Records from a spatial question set
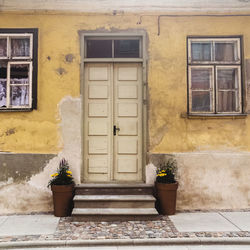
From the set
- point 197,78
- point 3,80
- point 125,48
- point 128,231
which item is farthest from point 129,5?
point 128,231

» **TASK BRIEF**: Write out every line of the records above again, requests included, but shift each coordinate in the answers by -110. Leave the pictures out.

» **COMPLETE RESPONSE**:
From the set
- point 197,78
- point 3,80
- point 125,48
- point 128,231
which item is farthest from point 129,5?
point 18,121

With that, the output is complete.